(TEXT EXCERPT begins)

Looking at the financial cyberthreats of 2017 through a business lens

Our experts analyzed last year’s financial cyberthreats, and here is their report

Our experts analyzed the financial cyberthreats of the past year and published a thorough report on Securelist. The most disturbing fact for financial institutions is the rise of business target share: 19% of banking malware victims were corporate users.

Apparently, cybercriminals began to shift their interest from consumers to businesses. It may be harder to infect businesses with malware, but it is definitely more profitable, because if they gain entry, they can get access to a company’s financial resources. Although we saw a significant decrease last year in the number of financial malware victims (a 30% drop for the PC platform, 15% for Android) the share of corporate targets has risen. Now almost every fifth banking malware attack is focused on the corporate sector. In particular, we have registered a rise of ATM malware cases.

However, phishing remains cybercriminals’ favorite trick. Financial phishing usually targets consumers, but banks and payment systems also suffer when their clients are deceived. Last year we saw an increase in financial phishing: Our technologies detected 246,231,645 attempts to visit various kinds of phishing pages, and 53.8% of them tried to mimic banks, payment systems, or online stores.

Another threat you should be aware of is a supply-chain attacks. As shown by the cases of ExPeter and ShadowPad, malefactors can infect with Trojan updates for the software that is used in financial institutions, among other places.

(TEXT EXCERPT ends)
(DATA SHOWN begins)

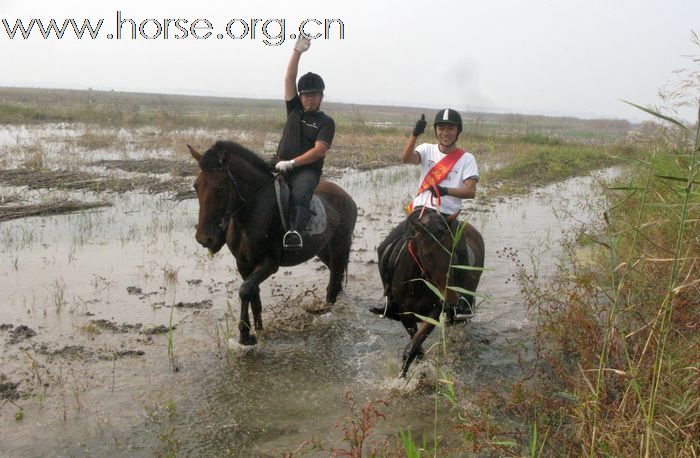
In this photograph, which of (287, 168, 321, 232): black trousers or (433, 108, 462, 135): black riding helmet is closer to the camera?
(433, 108, 462, 135): black riding helmet

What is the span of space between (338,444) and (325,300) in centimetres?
335

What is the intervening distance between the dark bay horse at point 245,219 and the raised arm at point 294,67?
0.81 m

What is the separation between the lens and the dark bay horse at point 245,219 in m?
5.25

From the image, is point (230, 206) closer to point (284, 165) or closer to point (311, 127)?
point (284, 165)

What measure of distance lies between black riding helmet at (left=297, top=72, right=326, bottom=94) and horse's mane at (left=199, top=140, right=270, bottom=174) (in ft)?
2.84

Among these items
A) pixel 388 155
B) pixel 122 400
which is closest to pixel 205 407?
pixel 122 400

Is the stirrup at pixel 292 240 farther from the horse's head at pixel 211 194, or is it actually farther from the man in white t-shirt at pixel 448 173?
the man in white t-shirt at pixel 448 173

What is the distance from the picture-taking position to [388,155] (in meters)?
24.3

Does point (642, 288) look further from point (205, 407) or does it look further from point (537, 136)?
point (537, 136)

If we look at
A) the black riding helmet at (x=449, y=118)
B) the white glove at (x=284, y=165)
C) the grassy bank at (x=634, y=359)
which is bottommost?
the grassy bank at (x=634, y=359)

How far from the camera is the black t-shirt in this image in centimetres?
605

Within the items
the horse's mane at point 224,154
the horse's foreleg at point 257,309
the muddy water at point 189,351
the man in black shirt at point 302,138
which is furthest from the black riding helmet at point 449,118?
the horse's foreleg at point 257,309

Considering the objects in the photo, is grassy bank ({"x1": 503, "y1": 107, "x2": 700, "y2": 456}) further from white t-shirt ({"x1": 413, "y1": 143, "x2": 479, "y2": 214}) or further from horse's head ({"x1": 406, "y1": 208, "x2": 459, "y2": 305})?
white t-shirt ({"x1": 413, "y1": 143, "x2": 479, "y2": 214})

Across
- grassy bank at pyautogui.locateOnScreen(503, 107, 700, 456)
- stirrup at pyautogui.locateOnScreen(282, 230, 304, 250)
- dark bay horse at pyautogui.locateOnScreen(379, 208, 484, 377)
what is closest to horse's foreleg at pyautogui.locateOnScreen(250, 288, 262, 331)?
stirrup at pyautogui.locateOnScreen(282, 230, 304, 250)
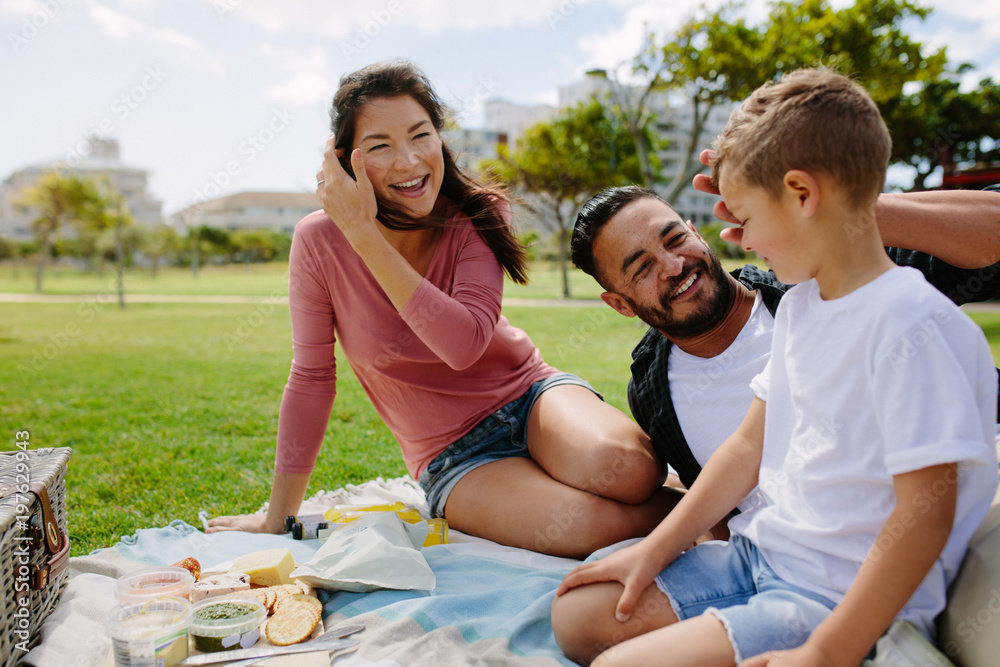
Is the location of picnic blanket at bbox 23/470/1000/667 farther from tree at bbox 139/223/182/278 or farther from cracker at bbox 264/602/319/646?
tree at bbox 139/223/182/278

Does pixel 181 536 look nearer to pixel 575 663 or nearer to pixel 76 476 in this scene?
pixel 76 476

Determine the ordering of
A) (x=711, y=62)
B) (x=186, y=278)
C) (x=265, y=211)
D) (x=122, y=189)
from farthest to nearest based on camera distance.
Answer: (x=265, y=211), (x=186, y=278), (x=122, y=189), (x=711, y=62)

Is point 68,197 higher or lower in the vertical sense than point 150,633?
higher

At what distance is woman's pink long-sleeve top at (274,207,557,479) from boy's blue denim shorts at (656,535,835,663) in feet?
4.03

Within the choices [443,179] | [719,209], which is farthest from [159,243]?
[719,209]

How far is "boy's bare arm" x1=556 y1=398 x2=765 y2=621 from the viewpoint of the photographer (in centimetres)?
168

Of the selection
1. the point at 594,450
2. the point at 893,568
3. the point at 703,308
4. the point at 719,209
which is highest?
the point at 719,209

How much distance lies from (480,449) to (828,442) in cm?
154

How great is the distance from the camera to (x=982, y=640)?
1.36 meters

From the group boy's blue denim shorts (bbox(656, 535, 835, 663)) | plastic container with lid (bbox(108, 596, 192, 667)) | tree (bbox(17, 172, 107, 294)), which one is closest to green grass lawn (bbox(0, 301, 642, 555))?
plastic container with lid (bbox(108, 596, 192, 667))

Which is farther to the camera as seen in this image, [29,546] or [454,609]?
[454,609]

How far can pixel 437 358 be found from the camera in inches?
107

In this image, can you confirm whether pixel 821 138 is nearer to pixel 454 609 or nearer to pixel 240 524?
pixel 454 609

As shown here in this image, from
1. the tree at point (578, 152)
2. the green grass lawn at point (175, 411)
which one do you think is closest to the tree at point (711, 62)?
the green grass lawn at point (175, 411)
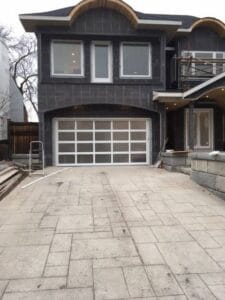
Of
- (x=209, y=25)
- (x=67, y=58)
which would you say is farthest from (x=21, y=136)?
(x=209, y=25)

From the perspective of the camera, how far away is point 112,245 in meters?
4.36

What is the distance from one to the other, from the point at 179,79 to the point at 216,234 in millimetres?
10698

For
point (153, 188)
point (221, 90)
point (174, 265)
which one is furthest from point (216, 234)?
point (221, 90)

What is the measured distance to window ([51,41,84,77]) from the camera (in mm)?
13672

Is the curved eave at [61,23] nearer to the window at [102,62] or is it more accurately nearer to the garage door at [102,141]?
the window at [102,62]

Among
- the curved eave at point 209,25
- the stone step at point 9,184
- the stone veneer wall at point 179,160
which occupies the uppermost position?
the curved eave at point 209,25

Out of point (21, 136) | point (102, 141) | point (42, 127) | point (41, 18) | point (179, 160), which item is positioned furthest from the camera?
point (21, 136)

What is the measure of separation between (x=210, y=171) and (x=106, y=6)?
8989 millimetres

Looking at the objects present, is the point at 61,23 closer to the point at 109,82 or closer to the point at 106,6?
the point at 106,6

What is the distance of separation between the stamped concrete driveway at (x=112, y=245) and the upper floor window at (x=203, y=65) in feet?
26.6

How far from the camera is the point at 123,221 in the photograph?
215 inches

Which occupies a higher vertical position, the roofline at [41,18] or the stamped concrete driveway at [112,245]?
the roofline at [41,18]

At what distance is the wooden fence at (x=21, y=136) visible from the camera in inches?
577

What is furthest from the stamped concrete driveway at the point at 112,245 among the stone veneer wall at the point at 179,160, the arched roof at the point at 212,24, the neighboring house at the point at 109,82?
the arched roof at the point at 212,24
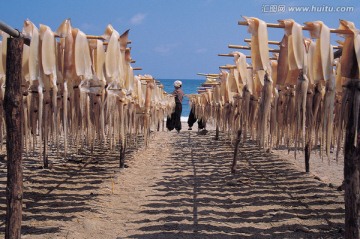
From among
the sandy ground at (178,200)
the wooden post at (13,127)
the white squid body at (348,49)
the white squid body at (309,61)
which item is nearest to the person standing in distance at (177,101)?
the sandy ground at (178,200)

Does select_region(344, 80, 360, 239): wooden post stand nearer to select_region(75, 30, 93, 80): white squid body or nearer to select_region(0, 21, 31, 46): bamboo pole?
select_region(75, 30, 93, 80): white squid body

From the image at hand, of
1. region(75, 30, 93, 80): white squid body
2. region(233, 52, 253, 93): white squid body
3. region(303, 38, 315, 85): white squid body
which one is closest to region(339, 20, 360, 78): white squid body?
region(303, 38, 315, 85): white squid body

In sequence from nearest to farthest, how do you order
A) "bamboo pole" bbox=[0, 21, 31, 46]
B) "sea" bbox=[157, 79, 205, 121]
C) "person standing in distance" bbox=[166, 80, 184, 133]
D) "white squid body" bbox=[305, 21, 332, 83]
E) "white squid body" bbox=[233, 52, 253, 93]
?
"bamboo pole" bbox=[0, 21, 31, 46] → "white squid body" bbox=[305, 21, 332, 83] → "white squid body" bbox=[233, 52, 253, 93] → "person standing in distance" bbox=[166, 80, 184, 133] → "sea" bbox=[157, 79, 205, 121]

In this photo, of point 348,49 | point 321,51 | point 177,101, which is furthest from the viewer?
point 177,101

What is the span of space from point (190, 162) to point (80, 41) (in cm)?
744

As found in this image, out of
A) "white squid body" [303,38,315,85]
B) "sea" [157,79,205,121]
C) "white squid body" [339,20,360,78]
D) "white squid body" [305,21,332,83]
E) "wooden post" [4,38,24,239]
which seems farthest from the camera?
"sea" [157,79,205,121]

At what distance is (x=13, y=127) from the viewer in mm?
3902

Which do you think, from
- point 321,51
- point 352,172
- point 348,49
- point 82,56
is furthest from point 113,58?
point 352,172

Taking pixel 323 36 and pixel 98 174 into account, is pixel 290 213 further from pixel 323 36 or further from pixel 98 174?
pixel 98 174

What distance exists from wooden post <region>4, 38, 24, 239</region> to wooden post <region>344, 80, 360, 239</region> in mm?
3219

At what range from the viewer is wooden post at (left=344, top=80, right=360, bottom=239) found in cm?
417

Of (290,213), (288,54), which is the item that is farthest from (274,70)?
(290,213)

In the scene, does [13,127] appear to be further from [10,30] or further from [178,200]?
[178,200]

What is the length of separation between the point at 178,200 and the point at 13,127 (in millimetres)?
3661
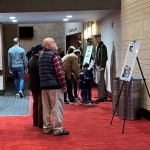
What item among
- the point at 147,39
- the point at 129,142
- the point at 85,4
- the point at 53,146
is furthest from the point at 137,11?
the point at 53,146

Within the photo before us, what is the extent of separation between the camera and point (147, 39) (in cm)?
584

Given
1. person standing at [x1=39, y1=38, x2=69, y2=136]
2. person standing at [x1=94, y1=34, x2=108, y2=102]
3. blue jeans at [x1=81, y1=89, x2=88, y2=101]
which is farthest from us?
person standing at [x1=94, y1=34, x2=108, y2=102]

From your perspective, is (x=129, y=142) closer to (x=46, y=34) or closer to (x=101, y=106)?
(x=101, y=106)

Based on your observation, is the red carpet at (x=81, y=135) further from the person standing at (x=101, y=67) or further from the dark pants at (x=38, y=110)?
the person standing at (x=101, y=67)

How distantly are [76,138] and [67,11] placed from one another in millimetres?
3951

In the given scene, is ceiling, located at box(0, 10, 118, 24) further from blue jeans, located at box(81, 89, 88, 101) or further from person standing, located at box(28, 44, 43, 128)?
person standing, located at box(28, 44, 43, 128)

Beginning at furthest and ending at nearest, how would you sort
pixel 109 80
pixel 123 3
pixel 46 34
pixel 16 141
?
pixel 46 34
pixel 109 80
pixel 123 3
pixel 16 141

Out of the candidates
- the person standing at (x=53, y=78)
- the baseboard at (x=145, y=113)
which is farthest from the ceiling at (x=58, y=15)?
the person standing at (x=53, y=78)

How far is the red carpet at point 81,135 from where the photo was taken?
14.4ft

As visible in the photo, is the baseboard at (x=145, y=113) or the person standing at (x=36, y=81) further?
the baseboard at (x=145, y=113)

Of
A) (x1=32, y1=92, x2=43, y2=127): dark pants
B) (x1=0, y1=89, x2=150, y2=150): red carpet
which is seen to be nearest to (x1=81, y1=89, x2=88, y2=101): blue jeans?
(x1=0, y1=89, x2=150, y2=150): red carpet

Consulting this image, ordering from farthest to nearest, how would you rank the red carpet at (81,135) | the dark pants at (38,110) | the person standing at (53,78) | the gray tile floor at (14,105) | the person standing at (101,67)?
the person standing at (101,67) → the gray tile floor at (14,105) → the dark pants at (38,110) → the person standing at (53,78) → the red carpet at (81,135)

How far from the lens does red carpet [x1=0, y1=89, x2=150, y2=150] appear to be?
4.38 metres

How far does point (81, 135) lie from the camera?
491 cm
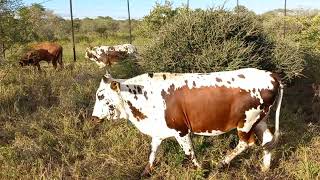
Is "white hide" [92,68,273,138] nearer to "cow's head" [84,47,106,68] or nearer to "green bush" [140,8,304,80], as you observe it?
"green bush" [140,8,304,80]

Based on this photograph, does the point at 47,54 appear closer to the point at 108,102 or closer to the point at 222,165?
the point at 108,102

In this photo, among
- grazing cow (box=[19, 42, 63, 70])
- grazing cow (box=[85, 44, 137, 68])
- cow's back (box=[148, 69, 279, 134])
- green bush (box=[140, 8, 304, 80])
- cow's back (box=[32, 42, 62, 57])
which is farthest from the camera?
grazing cow (box=[85, 44, 137, 68])

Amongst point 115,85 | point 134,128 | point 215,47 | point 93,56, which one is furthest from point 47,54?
point 115,85

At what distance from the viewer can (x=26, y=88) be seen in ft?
33.1

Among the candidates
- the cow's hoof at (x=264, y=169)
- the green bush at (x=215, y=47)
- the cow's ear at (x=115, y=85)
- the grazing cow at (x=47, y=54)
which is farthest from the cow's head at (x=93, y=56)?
the cow's hoof at (x=264, y=169)

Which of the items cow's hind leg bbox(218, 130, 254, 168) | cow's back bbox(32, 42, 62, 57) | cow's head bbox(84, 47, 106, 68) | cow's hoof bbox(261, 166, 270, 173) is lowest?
cow's hoof bbox(261, 166, 270, 173)

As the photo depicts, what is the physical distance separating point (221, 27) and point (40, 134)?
3631 millimetres

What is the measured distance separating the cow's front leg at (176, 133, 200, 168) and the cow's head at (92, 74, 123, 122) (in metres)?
0.90

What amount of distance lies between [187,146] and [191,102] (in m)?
0.57

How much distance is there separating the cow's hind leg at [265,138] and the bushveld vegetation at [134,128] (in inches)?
5.1

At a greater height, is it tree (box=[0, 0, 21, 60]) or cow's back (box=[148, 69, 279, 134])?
tree (box=[0, 0, 21, 60])

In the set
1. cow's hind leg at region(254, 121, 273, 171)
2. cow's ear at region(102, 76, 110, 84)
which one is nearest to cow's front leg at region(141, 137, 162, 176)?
cow's ear at region(102, 76, 110, 84)

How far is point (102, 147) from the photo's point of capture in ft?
22.2

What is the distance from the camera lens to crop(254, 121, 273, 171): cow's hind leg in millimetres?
5957
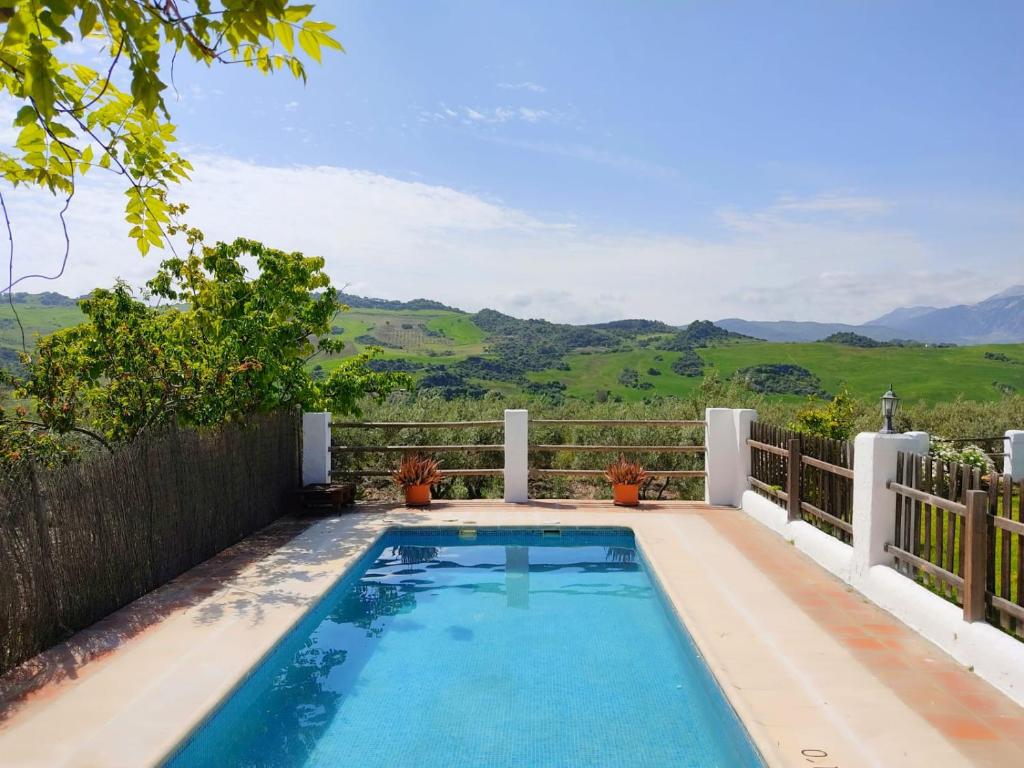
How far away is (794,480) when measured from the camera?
812 centimetres

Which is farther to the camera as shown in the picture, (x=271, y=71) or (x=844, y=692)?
(x=844, y=692)

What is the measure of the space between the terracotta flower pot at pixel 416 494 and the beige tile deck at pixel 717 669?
2.67m

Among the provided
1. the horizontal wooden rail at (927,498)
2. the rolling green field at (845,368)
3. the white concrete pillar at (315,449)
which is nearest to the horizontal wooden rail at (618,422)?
the white concrete pillar at (315,449)

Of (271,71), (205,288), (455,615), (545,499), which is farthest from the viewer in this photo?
(545,499)

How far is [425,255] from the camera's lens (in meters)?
16.3

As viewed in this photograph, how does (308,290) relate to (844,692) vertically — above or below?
above

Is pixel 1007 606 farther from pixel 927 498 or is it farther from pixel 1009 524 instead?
pixel 927 498

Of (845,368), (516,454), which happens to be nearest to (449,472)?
(516,454)

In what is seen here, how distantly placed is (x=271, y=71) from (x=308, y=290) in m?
7.87

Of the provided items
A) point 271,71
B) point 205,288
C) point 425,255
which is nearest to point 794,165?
point 425,255

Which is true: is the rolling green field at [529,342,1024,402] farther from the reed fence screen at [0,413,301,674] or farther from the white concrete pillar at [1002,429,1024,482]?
the reed fence screen at [0,413,301,674]

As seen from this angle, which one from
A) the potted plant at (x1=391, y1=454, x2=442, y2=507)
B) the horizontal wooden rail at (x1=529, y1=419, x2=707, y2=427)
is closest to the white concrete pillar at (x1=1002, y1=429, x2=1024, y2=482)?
the horizontal wooden rail at (x1=529, y1=419, x2=707, y2=427)

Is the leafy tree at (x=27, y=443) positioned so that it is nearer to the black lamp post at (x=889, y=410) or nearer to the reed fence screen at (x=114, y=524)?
the reed fence screen at (x=114, y=524)

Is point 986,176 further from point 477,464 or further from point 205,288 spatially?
point 205,288
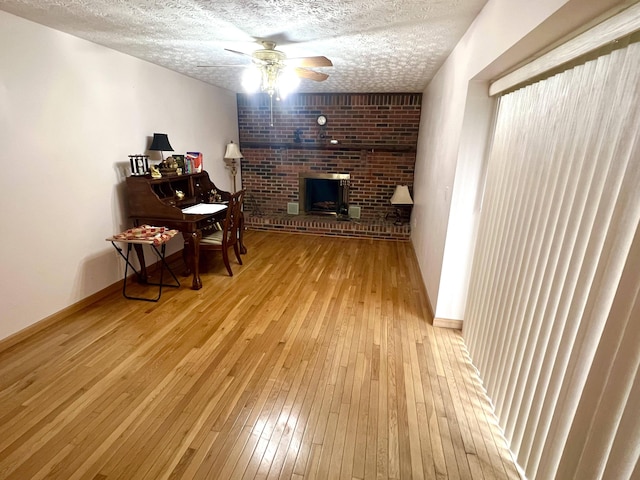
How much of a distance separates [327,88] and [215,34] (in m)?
2.46

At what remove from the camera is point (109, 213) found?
9.80 ft

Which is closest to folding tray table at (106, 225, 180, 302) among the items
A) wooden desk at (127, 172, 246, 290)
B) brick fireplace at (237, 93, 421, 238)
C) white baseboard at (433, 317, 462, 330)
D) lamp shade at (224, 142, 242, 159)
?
wooden desk at (127, 172, 246, 290)

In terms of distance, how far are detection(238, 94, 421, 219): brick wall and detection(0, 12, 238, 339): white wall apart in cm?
206

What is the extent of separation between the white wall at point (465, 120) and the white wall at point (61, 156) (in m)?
3.02

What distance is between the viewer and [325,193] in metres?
5.62

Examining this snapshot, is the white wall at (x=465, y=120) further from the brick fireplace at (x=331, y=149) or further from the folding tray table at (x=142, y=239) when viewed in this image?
the folding tray table at (x=142, y=239)

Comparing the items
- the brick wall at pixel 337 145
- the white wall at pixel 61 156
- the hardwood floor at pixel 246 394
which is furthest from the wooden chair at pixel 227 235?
the brick wall at pixel 337 145

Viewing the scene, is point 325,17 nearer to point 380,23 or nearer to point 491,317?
point 380,23

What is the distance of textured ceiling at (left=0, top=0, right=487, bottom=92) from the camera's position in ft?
5.96

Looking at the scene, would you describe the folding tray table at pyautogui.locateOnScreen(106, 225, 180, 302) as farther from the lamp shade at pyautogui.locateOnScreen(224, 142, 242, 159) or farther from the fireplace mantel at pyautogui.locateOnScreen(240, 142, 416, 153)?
the fireplace mantel at pyautogui.locateOnScreen(240, 142, 416, 153)

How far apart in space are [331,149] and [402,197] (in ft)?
4.69

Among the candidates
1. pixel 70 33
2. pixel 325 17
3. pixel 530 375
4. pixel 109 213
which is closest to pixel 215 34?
pixel 325 17

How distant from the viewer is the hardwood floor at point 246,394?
58.7 inches

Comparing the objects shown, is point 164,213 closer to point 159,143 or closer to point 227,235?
point 227,235
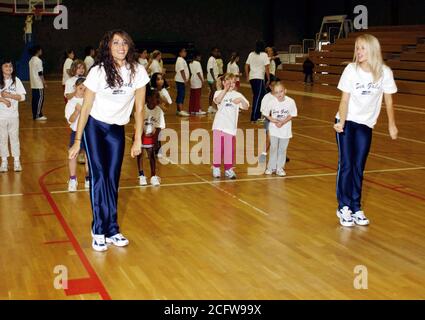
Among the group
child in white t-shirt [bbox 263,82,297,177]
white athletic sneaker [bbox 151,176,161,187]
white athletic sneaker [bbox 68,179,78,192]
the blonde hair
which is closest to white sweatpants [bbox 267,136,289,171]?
child in white t-shirt [bbox 263,82,297,177]

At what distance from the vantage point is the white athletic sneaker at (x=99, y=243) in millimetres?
5125

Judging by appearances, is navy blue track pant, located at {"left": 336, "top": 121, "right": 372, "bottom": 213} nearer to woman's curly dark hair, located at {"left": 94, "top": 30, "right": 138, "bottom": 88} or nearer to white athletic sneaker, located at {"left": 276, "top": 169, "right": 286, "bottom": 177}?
woman's curly dark hair, located at {"left": 94, "top": 30, "right": 138, "bottom": 88}

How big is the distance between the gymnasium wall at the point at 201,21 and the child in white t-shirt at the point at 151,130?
1962 cm

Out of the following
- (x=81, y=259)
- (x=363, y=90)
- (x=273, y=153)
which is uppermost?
(x=363, y=90)

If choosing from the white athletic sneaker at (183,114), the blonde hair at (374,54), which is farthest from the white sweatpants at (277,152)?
the white athletic sneaker at (183,114)

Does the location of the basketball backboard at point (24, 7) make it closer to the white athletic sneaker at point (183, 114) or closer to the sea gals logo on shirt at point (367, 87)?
the white athletic sneaker at point (183, 114)

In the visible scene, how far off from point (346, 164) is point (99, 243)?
221 cm

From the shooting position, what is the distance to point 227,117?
25.6 feet

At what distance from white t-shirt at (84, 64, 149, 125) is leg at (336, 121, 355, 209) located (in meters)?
1.81

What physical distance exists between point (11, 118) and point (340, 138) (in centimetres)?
438

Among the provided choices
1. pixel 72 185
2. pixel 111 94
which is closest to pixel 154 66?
pixel 72 185

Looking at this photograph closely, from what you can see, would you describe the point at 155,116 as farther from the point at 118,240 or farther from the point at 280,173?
the point at 118,240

(DATA SHOWN ends)

**WORK INSTRUCTION 1:**
Answer each question from the text on 2017 financial cyberthreats:
(a) What percentage of banking malware victims were corporate users?
(b) How many attempts to visit phishing pages were detected?
(c) Which two cases are named as examples of supply-chain attacks?
**WORK INSTRUCTION 2:** Summarize the text on 2017 financial cyberthreats in two sentences.
**WORK INSTRUCTION 3:** Carry the text on 2017 financial cyberthreats forward from its last sentence.
The lines that come after the text on 2017 financial cyberthreats have nothing to do with it.

**REPLY 1:**
(a) 19%
(b) 246,231,645
(c) ExPeter and ShadowPad

**REPLY 2:** Although the number of financial malware victims fell last year, the share of corporate targets rose to 19% of banking malware victims, and ATM malware cases also increased. Financial phishing grew too, with 53.8% of 246,231,645 detected attempts to visit phishing pages mimicking banks, payment systems, or online stores, while supply-chain attacks such as ExPeter and ShadowPad showed that software updates used in financial institutions can be infected with Trojans.

**REPLY 3:**
You can find the complete report on Securelist.

Advice you can use

Your corporate infrastructure needs a multilayered and complex protection system. Every node in your network should be protected: from employees’ workstations to servers, from ATMs to the queuing system’s information panels. Endpoint protection is just a start; advanced detection and response technologies are necessary as well. On top of those, layer the following best practices:

  • Teach your employees (for the hundredth time) not to click on links or open attachments from untrusted sources;
  • Pay special attention to endpoints that are responsible for financial transactions. Their software — all software, including protective solutions — should always be up to date. Forbid execution of unauthorized software on those endpoints (i.e., implement a default-deny policy);
  • Arrange special cybersecurity awareness training for those employees who work with online financial tools.